Scene-based reasoning records:
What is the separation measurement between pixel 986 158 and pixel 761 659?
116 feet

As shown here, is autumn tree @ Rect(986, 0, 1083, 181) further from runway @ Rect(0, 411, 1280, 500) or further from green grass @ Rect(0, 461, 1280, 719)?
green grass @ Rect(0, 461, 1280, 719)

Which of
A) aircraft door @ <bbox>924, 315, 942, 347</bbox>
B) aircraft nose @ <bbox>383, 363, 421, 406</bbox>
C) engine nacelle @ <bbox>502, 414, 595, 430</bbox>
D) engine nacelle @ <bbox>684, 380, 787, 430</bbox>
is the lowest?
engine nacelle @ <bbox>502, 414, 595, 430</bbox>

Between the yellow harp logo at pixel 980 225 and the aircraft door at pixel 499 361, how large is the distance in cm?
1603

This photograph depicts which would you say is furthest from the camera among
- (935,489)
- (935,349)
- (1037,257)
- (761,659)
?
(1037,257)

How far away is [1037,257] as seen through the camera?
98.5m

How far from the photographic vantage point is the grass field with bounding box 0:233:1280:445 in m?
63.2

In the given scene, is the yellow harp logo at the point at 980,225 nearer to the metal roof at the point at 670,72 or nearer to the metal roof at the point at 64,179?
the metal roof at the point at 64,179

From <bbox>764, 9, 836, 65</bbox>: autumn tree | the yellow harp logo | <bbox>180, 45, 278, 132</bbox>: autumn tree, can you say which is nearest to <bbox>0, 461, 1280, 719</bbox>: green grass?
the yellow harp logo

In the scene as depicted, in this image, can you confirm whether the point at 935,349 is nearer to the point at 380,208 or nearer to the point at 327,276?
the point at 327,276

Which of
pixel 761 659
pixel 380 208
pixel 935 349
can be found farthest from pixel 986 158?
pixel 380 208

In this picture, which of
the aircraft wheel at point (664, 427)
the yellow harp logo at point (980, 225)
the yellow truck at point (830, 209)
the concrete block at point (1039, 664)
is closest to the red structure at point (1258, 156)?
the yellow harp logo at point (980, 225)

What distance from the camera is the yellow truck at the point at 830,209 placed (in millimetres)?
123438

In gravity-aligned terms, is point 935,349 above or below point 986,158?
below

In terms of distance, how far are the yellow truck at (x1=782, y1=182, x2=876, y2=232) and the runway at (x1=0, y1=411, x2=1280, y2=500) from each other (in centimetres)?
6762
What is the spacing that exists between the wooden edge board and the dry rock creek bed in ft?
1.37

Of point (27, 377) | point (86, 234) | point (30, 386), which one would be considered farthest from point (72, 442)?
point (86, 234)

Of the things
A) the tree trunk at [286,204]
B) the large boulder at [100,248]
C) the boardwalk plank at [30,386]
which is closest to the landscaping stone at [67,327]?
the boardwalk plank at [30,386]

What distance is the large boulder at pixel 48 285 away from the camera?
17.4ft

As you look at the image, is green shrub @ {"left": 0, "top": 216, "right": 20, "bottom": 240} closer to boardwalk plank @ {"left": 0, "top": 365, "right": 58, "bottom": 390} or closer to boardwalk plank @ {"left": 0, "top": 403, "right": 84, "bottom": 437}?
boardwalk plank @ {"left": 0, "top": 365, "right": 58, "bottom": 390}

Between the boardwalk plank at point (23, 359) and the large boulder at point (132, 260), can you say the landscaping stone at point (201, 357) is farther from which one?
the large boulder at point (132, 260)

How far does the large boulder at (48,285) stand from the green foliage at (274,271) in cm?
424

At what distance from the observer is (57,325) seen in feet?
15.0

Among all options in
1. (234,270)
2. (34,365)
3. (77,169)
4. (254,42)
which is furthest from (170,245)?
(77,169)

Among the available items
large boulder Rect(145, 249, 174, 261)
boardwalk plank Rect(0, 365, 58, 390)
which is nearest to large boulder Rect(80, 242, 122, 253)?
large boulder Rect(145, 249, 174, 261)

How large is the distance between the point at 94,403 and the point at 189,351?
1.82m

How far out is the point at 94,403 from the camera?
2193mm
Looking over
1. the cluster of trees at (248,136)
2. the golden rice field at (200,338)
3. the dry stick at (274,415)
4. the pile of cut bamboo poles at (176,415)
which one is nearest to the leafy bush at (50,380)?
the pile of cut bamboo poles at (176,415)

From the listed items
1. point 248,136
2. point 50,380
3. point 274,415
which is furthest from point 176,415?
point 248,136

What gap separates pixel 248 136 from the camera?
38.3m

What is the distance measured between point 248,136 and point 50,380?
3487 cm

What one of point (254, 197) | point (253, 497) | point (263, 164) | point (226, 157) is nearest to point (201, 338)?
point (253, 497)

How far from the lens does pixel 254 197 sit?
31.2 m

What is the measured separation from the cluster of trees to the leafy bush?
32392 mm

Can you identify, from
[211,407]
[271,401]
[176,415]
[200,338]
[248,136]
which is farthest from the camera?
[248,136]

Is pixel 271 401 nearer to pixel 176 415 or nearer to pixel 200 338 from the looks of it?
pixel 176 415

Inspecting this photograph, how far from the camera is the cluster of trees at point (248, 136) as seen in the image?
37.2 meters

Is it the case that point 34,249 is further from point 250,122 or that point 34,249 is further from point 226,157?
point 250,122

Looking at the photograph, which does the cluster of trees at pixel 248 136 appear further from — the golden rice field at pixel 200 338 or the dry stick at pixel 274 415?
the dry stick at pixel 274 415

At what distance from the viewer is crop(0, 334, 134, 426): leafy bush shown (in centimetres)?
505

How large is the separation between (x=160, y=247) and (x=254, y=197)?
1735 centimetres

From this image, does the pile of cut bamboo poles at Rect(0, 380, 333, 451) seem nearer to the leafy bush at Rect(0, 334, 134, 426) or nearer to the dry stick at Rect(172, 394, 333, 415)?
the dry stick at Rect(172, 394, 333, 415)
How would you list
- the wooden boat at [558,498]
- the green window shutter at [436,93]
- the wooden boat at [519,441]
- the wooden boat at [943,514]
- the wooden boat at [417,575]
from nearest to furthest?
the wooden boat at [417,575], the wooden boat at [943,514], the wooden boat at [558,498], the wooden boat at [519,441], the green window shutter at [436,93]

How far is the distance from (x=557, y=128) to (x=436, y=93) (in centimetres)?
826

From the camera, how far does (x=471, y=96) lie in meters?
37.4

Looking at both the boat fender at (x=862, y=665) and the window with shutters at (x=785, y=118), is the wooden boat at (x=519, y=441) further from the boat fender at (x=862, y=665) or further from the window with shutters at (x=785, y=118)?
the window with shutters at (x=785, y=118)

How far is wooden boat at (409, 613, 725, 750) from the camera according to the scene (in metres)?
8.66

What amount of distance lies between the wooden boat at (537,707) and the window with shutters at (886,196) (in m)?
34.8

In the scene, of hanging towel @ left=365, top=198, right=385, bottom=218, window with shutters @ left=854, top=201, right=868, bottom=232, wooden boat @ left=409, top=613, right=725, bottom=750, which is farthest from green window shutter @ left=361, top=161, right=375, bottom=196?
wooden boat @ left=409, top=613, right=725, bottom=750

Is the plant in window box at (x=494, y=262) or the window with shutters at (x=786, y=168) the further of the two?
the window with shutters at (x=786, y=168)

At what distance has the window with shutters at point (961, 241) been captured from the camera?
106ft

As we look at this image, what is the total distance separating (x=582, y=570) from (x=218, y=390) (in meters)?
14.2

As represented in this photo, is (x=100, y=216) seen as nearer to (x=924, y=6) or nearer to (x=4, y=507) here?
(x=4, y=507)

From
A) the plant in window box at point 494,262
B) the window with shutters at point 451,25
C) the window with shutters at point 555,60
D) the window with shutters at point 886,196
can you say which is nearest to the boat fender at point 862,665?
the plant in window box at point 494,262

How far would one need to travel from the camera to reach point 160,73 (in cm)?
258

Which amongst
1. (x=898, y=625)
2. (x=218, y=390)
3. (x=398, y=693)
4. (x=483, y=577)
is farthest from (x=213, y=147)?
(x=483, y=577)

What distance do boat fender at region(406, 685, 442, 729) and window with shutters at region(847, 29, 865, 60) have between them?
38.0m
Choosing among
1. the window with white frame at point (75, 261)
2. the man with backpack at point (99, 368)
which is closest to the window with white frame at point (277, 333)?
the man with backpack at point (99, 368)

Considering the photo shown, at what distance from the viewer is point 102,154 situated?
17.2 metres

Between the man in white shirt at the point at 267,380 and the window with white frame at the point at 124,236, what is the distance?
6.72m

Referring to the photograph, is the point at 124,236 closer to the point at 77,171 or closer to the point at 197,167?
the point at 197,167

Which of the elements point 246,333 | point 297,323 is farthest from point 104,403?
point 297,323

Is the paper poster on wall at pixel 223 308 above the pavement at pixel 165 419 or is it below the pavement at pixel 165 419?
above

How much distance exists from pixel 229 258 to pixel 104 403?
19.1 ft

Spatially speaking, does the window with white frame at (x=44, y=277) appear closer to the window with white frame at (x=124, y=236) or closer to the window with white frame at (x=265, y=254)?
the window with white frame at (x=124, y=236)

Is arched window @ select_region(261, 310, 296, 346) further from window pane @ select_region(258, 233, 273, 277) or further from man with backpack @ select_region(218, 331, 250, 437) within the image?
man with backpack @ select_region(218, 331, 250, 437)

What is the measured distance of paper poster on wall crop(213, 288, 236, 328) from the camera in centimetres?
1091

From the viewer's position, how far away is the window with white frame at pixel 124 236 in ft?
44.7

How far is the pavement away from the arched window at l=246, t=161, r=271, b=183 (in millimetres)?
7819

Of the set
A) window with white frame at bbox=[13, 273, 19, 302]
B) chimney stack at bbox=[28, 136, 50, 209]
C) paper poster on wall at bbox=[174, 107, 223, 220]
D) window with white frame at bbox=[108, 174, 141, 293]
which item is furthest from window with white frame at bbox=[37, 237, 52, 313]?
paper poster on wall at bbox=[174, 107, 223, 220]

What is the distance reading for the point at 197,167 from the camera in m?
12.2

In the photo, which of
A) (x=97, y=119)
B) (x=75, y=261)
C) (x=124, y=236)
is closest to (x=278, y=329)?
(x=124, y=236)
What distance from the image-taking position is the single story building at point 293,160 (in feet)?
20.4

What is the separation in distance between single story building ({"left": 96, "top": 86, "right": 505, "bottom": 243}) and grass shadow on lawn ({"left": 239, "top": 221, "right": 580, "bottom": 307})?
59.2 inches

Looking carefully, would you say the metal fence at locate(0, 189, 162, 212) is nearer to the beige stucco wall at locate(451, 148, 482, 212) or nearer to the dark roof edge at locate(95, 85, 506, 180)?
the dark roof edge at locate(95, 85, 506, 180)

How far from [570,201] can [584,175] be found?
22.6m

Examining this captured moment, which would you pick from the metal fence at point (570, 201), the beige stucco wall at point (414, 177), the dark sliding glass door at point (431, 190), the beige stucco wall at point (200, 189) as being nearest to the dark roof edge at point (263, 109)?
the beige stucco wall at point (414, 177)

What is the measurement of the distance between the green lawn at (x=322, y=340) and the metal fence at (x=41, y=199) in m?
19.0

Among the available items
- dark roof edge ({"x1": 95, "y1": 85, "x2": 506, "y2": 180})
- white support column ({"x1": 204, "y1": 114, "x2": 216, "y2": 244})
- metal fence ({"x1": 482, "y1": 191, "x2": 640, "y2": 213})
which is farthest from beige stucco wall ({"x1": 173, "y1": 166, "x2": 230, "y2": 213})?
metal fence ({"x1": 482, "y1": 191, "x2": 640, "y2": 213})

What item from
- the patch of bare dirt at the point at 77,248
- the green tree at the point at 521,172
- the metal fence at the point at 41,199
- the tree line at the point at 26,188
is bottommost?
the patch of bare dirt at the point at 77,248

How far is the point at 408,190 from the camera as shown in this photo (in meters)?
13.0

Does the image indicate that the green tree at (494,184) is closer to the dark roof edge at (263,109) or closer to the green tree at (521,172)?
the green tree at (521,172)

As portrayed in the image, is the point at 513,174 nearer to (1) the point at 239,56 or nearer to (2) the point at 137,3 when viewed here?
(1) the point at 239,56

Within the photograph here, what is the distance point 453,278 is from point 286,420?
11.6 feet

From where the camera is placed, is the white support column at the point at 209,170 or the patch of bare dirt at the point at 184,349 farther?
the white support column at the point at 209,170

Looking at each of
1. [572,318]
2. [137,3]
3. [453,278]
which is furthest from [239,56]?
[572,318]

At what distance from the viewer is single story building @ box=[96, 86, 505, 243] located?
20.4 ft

## Given problem
With the line containing "How far is the point" as the first and the last line of the records as the final one, print exactly the lines in that span.

## Full response
How far is the point at 408,190 from the camera as shown in this photo (in meters)?
13.0

Does the image indicate that the green tree at (494,184) is closer to the dark roof edge at (263,109) or closer to the green tree at (521,172)?
the green tree at (521,172)

As portrayed in the image, is the point at 513,174 nearer to (1) the point at 239,56 or nearer to (2) the point at 137,3 when viewed here?
(1) the point at 239,56

Within the photograph here, what is the distance point 453,278 is from point 286,420?
11.6 feet

From where the camera is placed, is the white support column at the point at 209,170 or the patch of bare dirt at the point at 184,349 farther?
the white support column at the point at 209,170

Looking at each of
1. [572,318]
2. [137,3]
3. [453,278]
which is furthest from [239,56]?
[572,318]

At what distance from the viewer is single story building @ box=[96, 86, 505, 243] located?
20.4 ft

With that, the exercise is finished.